By Aisha Stacey (© 2013 NewMuslims.com)
Published on 22 Jul 2013 - Last modified on 20 Mar 2017Printed: 230 - Emailed: 0 - Viewed: 10510 (daily average: 8)
· To understand the meaning of the word bidah.
· To understand that worldly innovations such as technology and transport are not matters to be shunned or avoided.
· To be able to recognise what is and is not innovation in Islam.
· Bidah - innovation.
· Deen - the way of life based on Islamic revelation; the sum total of a Muslim’s faith and practice. Deen is often used to mean faith, or the religion of Islam.
· Dhuhr - the afternoon prayer.
· Rakah - unit of prayer.
· Rajab - the name of the 7th month of the Islamic lunar calendar.
· Shariah – Islamic Law.
· Sunnah - The word Sunnah has several meanings depending on the area of study however the meaning is generally accepted to be, whatever was reported that the Prophet said, did, or approved.

### Supplied material

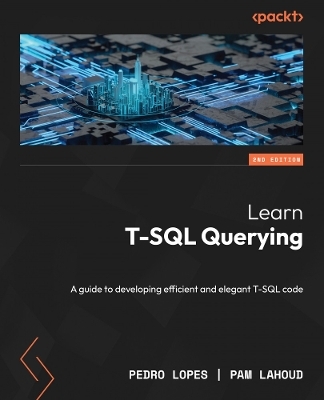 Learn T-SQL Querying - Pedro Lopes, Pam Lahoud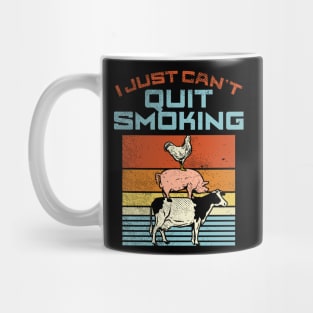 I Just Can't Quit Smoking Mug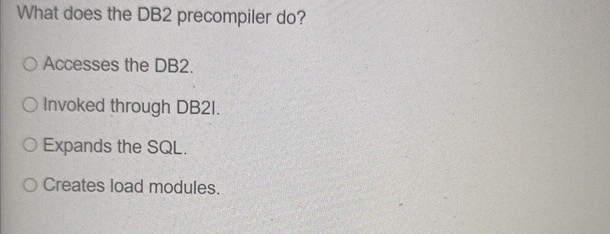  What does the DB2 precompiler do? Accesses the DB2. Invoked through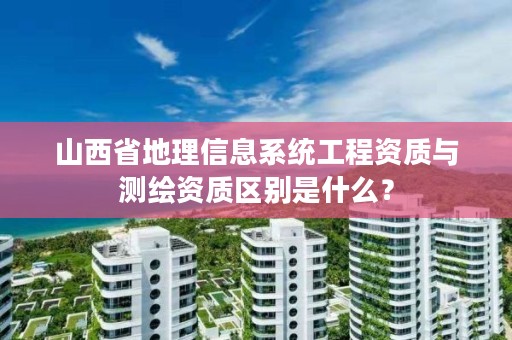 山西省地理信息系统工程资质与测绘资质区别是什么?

### Problems to solve
1. Repeat from the lesson excerpt on innovation in Islam the passage starting with "Published on 22" and going on through "the word bidah.".
2. According to the lesson excerpt on innovation in Islam, what does the word Rajab name?
3. Decide whether each statement agrees with the lesson excerpt on innovation in Islam, answering yes or no and quoting the deciding words: (a) Dhuhr is the afternoon prayer. (b) Technology and transport are presented as matters to be avoided. (c) Rakah is defined as Islamic Law.

### Answers to the exercises
1.
Published on 22 Jul 2013 - Last modified on 20 Mar 2017Printed: 230 - Emailed: 0 - Viewed: 10510 (daily average: 8)
· To understand the meaning of the word bidah.

2. The 7th month of the Islamic lunar calendar.

3.
(a) Yes: "Dhuhr - the afternoon prayer."
(b) No: "worldly innovations such as technology and transport are not matters to be shunned or avoided."
(c) No: "Rakah - unit of prayer."